There is convincing evidence that lead causes the development of IgE-mediated allergy. Snyder et al. [19] found that mouse neonates exposed to lead transplacentally or lactationally had a significantly higher serum IgE level and lower splenic white blood cell count than age-matched controls. Bener et al. [8] found that industrial workers (exposed) had a significantly higher blood lead level and prevalence of asthma and respiratory symptoms compared with nonindustrial workers (unexposed). Joseph et al. [9] studied blood lead levels and the development of asthma in 4,636 young African and Caucasian Americans. An elevated risk of developing asthma was associated with the blood lead level in Caucasian American children, whereas there was no association in African Americans.

An implication of our study is that a significant association between lead and increased BR show intermediate level of the occurrence of asthma and/or other allergic conditions caused by lead exposure. We also imply that such toxicity of lead is not limited to certain immune aspects in a susceptible population. So far, human studies concerning the immunotoxicity of lead have been focused on susceptible and high-risk groups, such as children and workers. However, there is no evidence that lead-induced immunotoxicity is uniquely associated with susceptible groups only, and all exposed to lead may eventually be affected, although their relative risk is small compared to the susceptible groups. For example, someone with increased BR, even within the normal range, is more likely to develop symptoms of allergic disease in response to sufficiently strong stimuli [20].

In our result, additionally, there was small increase, but not significant association between asthma and BR. This does not imply that subjects with asthma are less sensitive to BR, but their symptoms and lung function may be managed by medical treatments.

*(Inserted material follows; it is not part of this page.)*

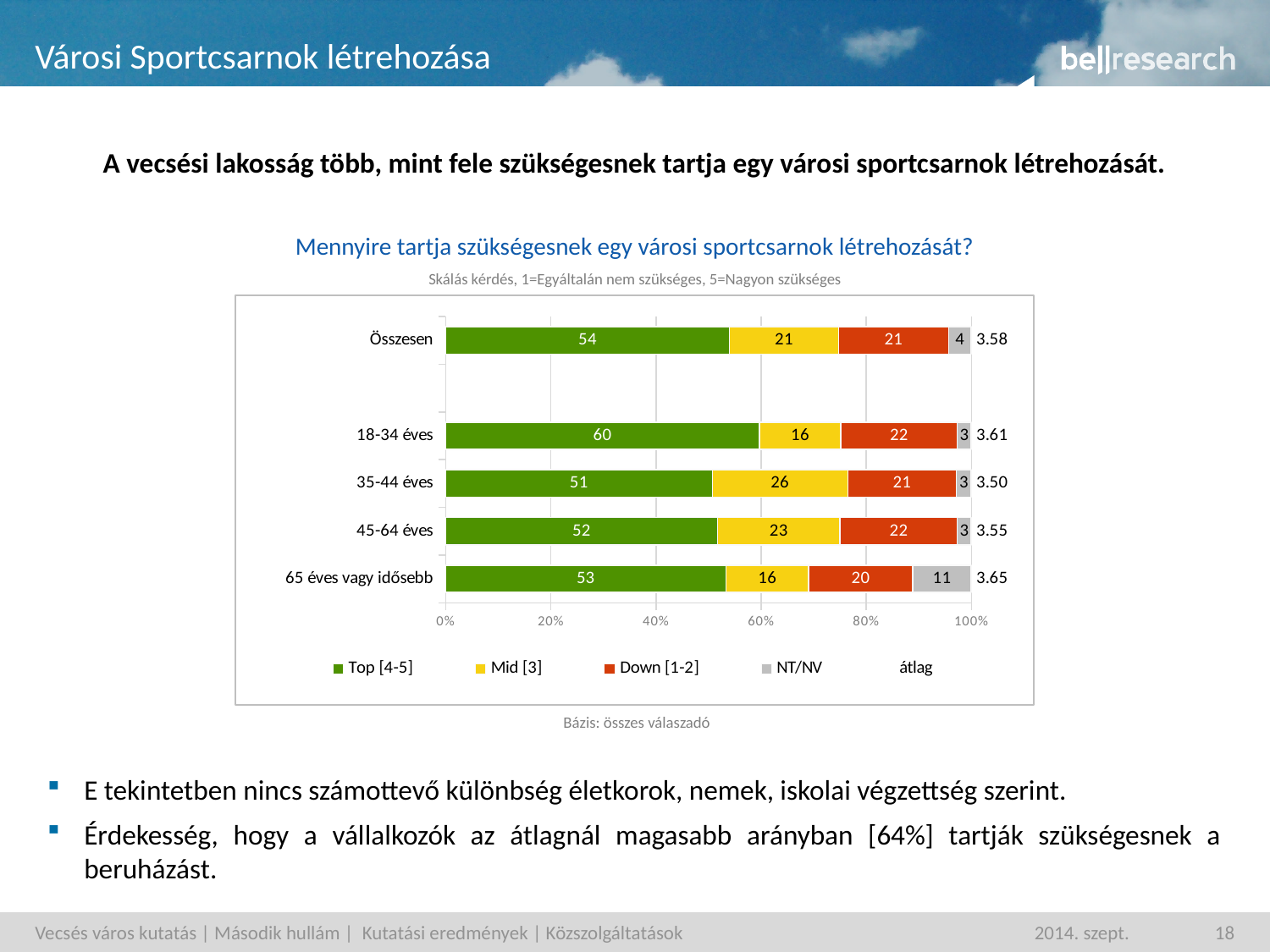
Which category has the lowest átlag (average) value? 35-44 éves What is the difference between the Top [4-5] values for 18-34 éves and 35-44 éves? 9 How many entries does the chart legend list? 5 Which category has the highest Top [4-5] value? 18-34 éves What is the Top [4-5] value for the 18-34 éves category? 60 What is the átlag (average) shown for the Összesen row? 3.58 What is the Mid [3] value for the 35-44 éves category? 26 How many categories are shown on the y axis of the chart? 5 What is the NT/NV value for the 65 éves vagy idősebb category? 11 What is the title of the chart? Mennyire tartja szükségesnek egy városi sportcsarnok létrehozását? Is the Down [1-2] value larger for 18-34 éves or for 65 éves vagy idősebb? 18-34 éves What kind of chart is shown on the slide? Stacked bar chart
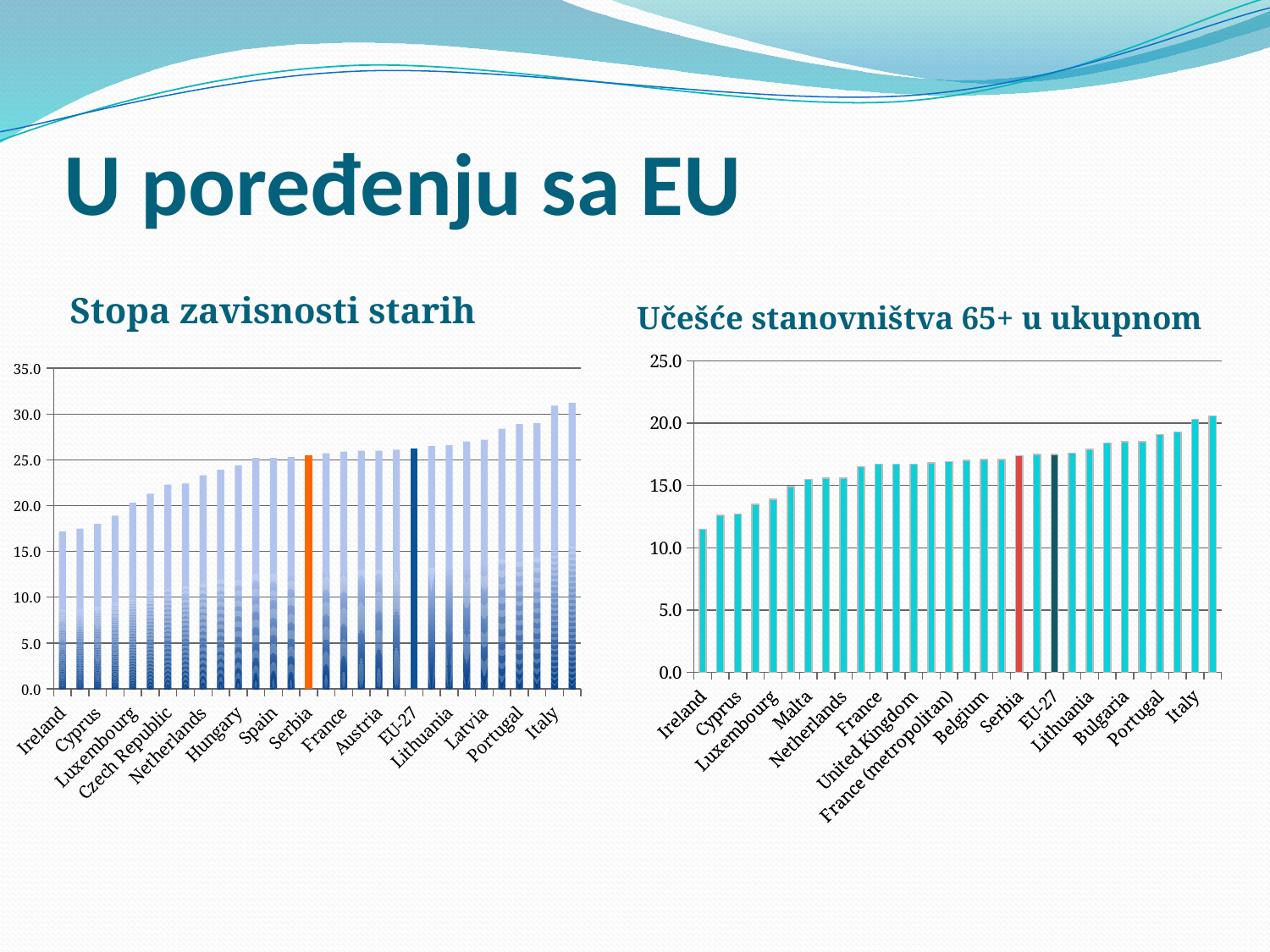
In the 'Učešće stanovništva 65+ u ukupnom' chart, is the value for Ireland greater or less than 10.0? greater In the 'Stopa zavisnosti starih' chart, is the value for Serbia greater or less than 20.0? greater In the 'Učešće stanovništva 65+ u ukupnom' chart, which country has the lowest value? Ireland In the 'Stopa zavisnosti starih' chart, which country has the lowest value? Ireland In the 'Stopa zavisnosti starih' chart, do the values rise or fall from left to right along the x axis? rise In the 'Učešće stanovništva 65+ u ukupnom' chart, which is larger, the value for Italy or the value for Cyprus? Italy In the 'Stopa zavisnosti starih' chart, is the value for Italy greater or less than 30.0? greater In the 'Stopa zavisnosti starih' chart, what colour is the bar for Serbia? orange What kind of chart is the 'Stopa zavisnosti starih' chart? bar chart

Several limitations of this study must be considered when interpreting the results. First, because we analyzed the health examination results of inhabitants in a certain area, the result cannot be generalized. In addition, our study was restricted by a lack of information on other risk factors for BR (e.g., family history) and by its cross-sectional design. Therefore, it was impossible to confirm causality between lead exposure and BR in this study.

In summary, we showed that the blood lead level was significantly linked to increased BR in the general population. This suggests that increased BR results from the elevation of the IgE level with lead exposure. Further studies are required to investigate the possible role of lead-associated toxicity in BR and other allergic conditions.